O ex-presidente da câmara de Vinhais, Américo Pereira (foto à d.ta), foi acusado, pelo Ministério Público do Porto, de "corrupção ativa, participação económica em negócio e prevaricação", em negócios de venda de terreno. No processo são ainda acusados um empresário e o Reitor do seminário de Vinhais, município transmontano.

Segundo a informação no site da Procuradoria-Geral Distrital do Porto, que tem jurisdição sobre Vinhais situado a 155 km da cidade do Porto, os arguidos atuaram entre 2006 e 2015 em vários negócios jurídicos celebrados entre o Seminário e a sociedade arguida, com a intermediação do então presidente da Câmara de Vinhais, no distrito de Bragança.

Com estes negócios, o empresário e a sociedade que geria "obtiveram elevados lucros em prejuízo do erário do município e do Seminário", lê-se no site da PGD. Por sua vez, o Reitor reservou para si uma parte dos valores recebidos, assumindo-se como intermediário das negociações entre o Seminário e a Câmara Municipal, de acordo com os interesses e vontades do empresário e do autarca.

Américo Pereira é designadamente acusado de ter nesses "negócios de aquisição de terrenos do Seminário" procedido ao "loteamento dos terrenos, contratos entre o Seminário e a empresa arguida relativos à cessão da posição contratual para o financiamento da instalação do Centro Escolar de Vinhais e alterações ao PDM", visando "favorecer os planos criminosos" do trio.

Ainda segundo o despacho do Ministério Público, os arguidos obtiveram dividendos ilícitos no valor de 1,1 milhão de euros — que resulta da valorização dos terrenos e das quantias de que se apropriaram.

O Ministério Público requereu a declaração de perda deste valor a favor do Estado.

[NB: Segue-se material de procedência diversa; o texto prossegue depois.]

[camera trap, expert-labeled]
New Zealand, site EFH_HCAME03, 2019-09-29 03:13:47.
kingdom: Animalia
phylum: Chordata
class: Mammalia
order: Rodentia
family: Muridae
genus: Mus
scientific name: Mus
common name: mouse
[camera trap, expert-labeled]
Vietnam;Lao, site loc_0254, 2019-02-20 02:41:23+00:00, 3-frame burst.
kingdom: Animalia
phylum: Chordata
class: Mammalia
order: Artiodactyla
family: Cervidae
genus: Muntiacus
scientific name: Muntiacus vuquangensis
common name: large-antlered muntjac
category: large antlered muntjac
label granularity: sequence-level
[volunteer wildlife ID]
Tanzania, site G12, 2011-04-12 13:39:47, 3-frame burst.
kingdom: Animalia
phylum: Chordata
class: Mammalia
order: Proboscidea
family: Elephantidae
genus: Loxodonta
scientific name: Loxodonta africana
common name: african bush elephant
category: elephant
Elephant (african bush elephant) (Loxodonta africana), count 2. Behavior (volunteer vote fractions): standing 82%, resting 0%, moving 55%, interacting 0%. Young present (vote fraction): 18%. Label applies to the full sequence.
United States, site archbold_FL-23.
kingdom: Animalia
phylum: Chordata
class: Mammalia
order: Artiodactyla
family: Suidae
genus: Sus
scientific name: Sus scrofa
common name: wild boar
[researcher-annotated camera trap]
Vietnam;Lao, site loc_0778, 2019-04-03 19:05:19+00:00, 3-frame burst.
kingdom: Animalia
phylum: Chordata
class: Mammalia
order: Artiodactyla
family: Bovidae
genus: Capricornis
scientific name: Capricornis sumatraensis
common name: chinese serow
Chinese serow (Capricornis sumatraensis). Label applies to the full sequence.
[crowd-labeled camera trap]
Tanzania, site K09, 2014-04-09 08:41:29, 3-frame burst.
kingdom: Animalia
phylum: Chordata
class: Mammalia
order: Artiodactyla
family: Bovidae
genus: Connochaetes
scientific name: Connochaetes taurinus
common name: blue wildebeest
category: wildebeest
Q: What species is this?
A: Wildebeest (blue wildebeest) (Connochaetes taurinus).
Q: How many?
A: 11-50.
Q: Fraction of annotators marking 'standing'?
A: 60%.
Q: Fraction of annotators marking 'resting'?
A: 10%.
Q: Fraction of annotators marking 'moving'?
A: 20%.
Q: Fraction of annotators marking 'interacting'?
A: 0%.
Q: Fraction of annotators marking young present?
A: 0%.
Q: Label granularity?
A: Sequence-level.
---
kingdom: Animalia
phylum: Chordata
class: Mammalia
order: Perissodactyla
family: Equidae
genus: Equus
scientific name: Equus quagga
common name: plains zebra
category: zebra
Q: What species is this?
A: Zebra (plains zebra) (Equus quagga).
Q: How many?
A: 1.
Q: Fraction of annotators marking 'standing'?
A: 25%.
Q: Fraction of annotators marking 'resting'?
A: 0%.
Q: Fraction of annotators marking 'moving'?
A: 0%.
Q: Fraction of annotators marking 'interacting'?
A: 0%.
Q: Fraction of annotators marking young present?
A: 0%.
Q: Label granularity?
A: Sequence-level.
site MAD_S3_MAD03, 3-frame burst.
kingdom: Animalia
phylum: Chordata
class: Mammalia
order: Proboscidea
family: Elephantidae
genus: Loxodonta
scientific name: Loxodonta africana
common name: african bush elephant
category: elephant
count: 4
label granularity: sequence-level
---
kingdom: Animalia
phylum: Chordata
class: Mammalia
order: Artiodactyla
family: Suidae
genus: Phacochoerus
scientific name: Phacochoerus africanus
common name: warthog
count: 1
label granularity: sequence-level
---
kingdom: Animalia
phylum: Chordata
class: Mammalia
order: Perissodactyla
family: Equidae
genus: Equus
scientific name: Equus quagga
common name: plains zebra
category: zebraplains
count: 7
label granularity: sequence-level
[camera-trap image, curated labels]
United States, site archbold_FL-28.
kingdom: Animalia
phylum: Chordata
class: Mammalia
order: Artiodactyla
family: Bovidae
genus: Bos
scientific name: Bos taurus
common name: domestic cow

Também foi requerida a perda do património incongruente, não declarado fiscalmente, no valor global de 3,5 milhões de euros.

Para garantia de tais valores, o Ministério Público ordenou os arrestos preventivos no património do antigo presidente da Câmara Municipal de Vinhais e do empresário, também com funções na Assembleia Municipal, respondem pelos crimes de prevaricação, participação económica em negócio e de corrupção ativa.

António Barreto: "O PS está a viver uma má compreensão da ética republicana"

O antigo deputado e ministro socialista e hoje proeminente sociólogo António Barreto — uma figura entre as mais escutadas em Portugal pela forma como fustiga os políticos — volta a dar a voz à atualidade da ação governativa perante as recentes polémicas no Executivo socialista.

A frase deste entretítulo resume a duríssima avaliação do governo de António Costa, mas também não poupa a oposição. Veja-se:

"O PS está a viver uma má compreensão da ética republicana que deveria ser servir a república e servir os cidadãos. Mas a que está a ser vivida pelo PS é aproveitar o que a democracia nos dá. E isso está errado. Muito errado. Vê-se o que se tem visto de querelas dentro do PS, o não saber o que fazer, como fazer, é um grande desapontamento que tenho. E creio que vai ser difícil obter, este ou outro partido, maioria absoluta, pelo menos a curto prazo".

Fontes: SIC/DN.pt/JN.pt/Site da PGDP.pt Fotos (Presidência.pt): Tomada de posse do XXIII governo constitucional na quarta-feira 4. (CM-Vinhais.pt): Autarca marido da SE empossada no dia 4 e forçada a demitir-se no dia 5-1.